• WHAT YOU SHOULD DO: Please write the following entries out once more, exactly.

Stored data
= Beginning of Section =
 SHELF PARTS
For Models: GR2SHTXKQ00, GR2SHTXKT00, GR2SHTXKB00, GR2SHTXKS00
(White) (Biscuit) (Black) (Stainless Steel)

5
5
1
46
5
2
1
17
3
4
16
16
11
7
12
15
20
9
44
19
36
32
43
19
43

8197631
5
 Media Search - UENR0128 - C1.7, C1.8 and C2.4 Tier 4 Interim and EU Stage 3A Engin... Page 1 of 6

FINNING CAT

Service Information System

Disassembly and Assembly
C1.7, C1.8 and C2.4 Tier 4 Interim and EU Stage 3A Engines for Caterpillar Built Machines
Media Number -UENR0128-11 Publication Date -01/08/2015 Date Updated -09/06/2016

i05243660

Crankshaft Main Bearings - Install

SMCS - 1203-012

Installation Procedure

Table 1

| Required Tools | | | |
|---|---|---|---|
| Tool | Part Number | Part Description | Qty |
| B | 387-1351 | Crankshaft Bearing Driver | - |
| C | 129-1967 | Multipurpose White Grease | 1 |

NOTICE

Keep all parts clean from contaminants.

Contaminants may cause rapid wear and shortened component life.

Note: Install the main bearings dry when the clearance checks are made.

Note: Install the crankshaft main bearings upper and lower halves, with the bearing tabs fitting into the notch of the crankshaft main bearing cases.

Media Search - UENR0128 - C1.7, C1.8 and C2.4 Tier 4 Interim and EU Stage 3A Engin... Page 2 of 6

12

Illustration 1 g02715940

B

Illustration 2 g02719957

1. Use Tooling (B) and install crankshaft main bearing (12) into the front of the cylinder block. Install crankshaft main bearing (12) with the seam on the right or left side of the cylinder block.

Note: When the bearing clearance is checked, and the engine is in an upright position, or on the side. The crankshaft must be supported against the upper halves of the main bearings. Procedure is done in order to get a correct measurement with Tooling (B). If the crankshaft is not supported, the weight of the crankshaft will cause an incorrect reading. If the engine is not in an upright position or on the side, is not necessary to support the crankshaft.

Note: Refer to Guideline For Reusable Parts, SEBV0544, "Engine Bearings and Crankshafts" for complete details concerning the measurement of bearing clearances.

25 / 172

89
= End of Section =
• EXERCISE SOLUTION:
 SHELF PARTS
For Models: GR2SHTXKQ00, GR2SHTXKT00, GR2SHTXKB00, GR2SHTXKS00
(White) (Biscuit) (Black) (Stainless Steel)

5
5
1
46
5
2
1
17
3
4
16
16
11
7
12
15
20
9
44
19
36
32
43
19
43

8197631
5
 Media Search - UENR0128 - C1.7, C1.8 and C2.4 Tier 4 Interim and EU Stage 3A Engin... Page 1 of 6

FINNING CAT

Service Information System

Disassembly and Assembly
C1.7, C1.8 and C2.4 Tier 4 Interim and EU Stage 3A Engines for Caterpillar Built Machines
Media Number -UENR0128-11 Publication Date -01/08/2015 Date Updated -09/06/2016

i05243660

Crankshaft Main Bearings - Install

SMCS - 1203-012

Installation Procedure

Table 1

| Required Tools | | | |
|---|---|---|---|
| Tool | Part Number | Part Description | Qty |
| B | 387-1351 | Crankshaft Bearing Driver | - |
| C | 129-1967 | Multipurpose White Grease | 1 |

NOTICE

Keep all parts clean from contaminants.

Contaminants may cause rapid wear and shortened component life.

Note: Install the main bearings dry when the clearance checks are made.

Note: Install the crankshaft main bearings upper and lower halves, with the bearing tabs fitting into the notch of the crankshaft main bearing cases.

Media Search - UENR0128 - C1.7, C1.8 and C2.4 Tier 4 Interim and EU Stage 3A Engin... Page 2 of 6

12

Illustration 1 g02715940

B

Illustration 2 g02719957

1. Use Tooling (B) and install crankshaft main bearing (12) into the front of the cylinder block. Install crankshaft main bearing (12) with the seam on the right or left side of the cylinder block.

Note: When the bearing clearance is checked, and the engine is in an upright position, or on the side. The crankshaft must be supported against the upper halves of the main bearings. Procedure is done in order to get a correct measurement with Tooling (B). If the crankshaft is not supported, the weight of the crankshaft will cause an incorrect reading. If the engine is not in an upright position or on the side, is not necessary to support the crankshaft.

Note: Refer to Guideline For Reusable Parts, SEBV0544, "Engine Bearings and Crankshafts" for complete details concerning the measurement of bearing clearances.

25 / 172

89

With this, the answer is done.